WHAT YOU SHOULD DO: Keep writing the email about a monkey typing Shakespeare, picking up right after its final line.

EXCERPT PROVIDED:
====
The mean time would be several orders of magnitude more than the age of the
universe in seconds.  Look at it this way - suppose by some miracle the
monkey succeeds in typing almost all of the complete works of Shakespeare
and is about to hit the last character on the last page.  Given that there
are ~100 possible choices on the keyboard, there is a 99% chance that he
will pick the wrong one, thus nullifying the result.  That, of course, isn't
to say that monkeys could never produce prose - just look at Congress
(screeching and feces throwing included).

To bring it back to a more related topic, my research at the MIT Media Lab
is about photography and imagemaking in the future.  I am working with many
of the people who have revolutionized these fields in the past (Steve
Benton, Glorianna Davenport, etc.) and a few companies that are agressively
researching the future (Kodak, Sony, Motorola, etc.).  If anyone is
interested I would be happy to talk about where photography (both pro and
consumer) may end up 20-30 years out.

- --Dan




- ----- Original Message -----
From: "Phong" <phong@doan-ltd.com>
To: <leica-users@mejac.palo-alto.ca.us>
Sent: Monday, December 02, 2002 8:09 PM
Subject: RE: [Leica] Monkey Business??


> Every novel, play, digital image (hence digitized of paintings, etc.)
====
DATASET ROWS:
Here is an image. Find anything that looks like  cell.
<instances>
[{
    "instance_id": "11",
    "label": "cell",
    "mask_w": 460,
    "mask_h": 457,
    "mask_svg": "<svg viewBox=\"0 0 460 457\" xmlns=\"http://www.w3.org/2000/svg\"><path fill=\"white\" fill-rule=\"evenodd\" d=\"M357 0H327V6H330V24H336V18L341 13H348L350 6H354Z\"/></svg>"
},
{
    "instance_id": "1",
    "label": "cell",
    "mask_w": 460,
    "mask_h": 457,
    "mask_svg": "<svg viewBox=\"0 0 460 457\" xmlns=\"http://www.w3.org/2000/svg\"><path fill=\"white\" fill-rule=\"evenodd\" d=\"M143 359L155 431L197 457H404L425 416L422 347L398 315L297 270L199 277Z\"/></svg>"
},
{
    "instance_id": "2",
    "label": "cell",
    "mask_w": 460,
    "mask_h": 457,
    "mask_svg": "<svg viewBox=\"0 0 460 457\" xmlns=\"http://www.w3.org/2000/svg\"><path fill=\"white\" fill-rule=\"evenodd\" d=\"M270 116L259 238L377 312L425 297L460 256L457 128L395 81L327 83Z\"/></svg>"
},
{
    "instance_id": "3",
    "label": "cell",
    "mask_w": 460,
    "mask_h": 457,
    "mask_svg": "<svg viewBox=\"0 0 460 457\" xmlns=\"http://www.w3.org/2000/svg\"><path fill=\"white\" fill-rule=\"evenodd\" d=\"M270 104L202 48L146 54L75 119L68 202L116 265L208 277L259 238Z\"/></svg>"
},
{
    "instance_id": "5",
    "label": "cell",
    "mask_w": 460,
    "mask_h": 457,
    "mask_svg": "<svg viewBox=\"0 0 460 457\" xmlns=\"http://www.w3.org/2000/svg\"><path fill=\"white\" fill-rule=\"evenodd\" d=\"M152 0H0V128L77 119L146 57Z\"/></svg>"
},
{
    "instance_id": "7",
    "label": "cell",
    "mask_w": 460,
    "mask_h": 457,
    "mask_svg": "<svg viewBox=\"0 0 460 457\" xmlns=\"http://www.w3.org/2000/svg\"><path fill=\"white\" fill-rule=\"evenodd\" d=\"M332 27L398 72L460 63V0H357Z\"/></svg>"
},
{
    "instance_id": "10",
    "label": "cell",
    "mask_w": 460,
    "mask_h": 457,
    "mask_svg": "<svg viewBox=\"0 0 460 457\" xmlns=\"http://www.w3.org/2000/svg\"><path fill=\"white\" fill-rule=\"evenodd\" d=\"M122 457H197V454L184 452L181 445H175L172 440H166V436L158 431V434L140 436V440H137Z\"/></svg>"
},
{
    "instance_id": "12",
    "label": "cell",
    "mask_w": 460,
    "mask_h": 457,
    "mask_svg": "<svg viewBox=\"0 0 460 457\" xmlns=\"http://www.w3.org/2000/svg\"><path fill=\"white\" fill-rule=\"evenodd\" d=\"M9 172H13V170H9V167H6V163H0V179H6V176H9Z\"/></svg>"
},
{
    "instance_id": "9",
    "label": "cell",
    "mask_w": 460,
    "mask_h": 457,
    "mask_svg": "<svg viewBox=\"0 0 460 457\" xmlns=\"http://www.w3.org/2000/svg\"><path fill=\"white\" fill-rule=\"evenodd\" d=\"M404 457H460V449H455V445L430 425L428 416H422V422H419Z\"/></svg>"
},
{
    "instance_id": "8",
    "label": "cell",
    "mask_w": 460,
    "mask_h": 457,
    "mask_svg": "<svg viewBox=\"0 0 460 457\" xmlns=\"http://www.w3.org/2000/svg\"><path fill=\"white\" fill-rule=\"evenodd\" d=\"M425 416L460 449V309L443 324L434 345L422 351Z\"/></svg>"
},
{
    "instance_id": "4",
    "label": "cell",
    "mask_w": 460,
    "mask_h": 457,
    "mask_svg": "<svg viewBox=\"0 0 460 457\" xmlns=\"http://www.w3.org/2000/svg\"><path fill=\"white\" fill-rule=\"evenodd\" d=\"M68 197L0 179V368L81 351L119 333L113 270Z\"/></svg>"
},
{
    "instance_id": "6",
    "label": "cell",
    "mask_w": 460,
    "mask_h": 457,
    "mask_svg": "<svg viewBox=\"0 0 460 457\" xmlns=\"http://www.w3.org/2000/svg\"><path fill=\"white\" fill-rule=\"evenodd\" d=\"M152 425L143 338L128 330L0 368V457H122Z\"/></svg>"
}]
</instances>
====
TASK RESULT:
> can be represented as a (very big) number (extremely long string of 1's
> and 0's).   Said monkey is a random number generator; assuming a uniform
> distribution of the numbers, eventually _any_ number will come up, given
> enough time.    A very bad novel has just a good a chance to come up
> as a very good one, each being vastly (and I mean hugely) outnumbered
> by junk (unrecognized as a novel).
>
> On a practical level, though I haven't done the calculations*, I wouldn't
> be surprised if, assuming the monkey types a character a second, the mean
> time (50% that it has already happened) to generate the works of Mr.
> Shakespeare is more than all seconds from the beginning of time
> (whenever that was), to the present one.
>
> Put in another way: if such monkey had existed and had succeeded in
> typing Shakespeare's works, we would have one hell of a time to find it
> among all the trash that's generated in the process.
>
> Waste management is the name of the game.
>
> - Phong
>
>
>
>
> > -----Original Message-----
> > From: owner-leica-users@mejac.palo-alto.ca.us
> > [mailto:owner-leica-users@mejac.palo-alto.ca.us]On Behalf Of Edward
> > Caliguri
> > Sent: Monday, December 02, 2002 5:46 PM
> > To: leica-users@mejac.palo-alto.ca.us
> > Subject: [Leica] Monkey Business??
> >
> >
> >  Steve, BD, folks -
> >     Just to chime in -- the Zen thing and al can get one thinking -- Is
good
> > writing de-valued because of the "Monkey - Shakespeare" theory? You
know, a
> > monkey in a room with a typewriter (remember those :-) ?) will
eventually
> > crank out the complete works of said Author if given enough time? Is it
> > easier to create a truly "Great" (whatever that is!) photograph, than a
> > truly "Great" drawing/painting, which would be infinitely easier than
> > writing a truly "Great" novel or play? Someone needs to do a Philosophy
> > dissertation!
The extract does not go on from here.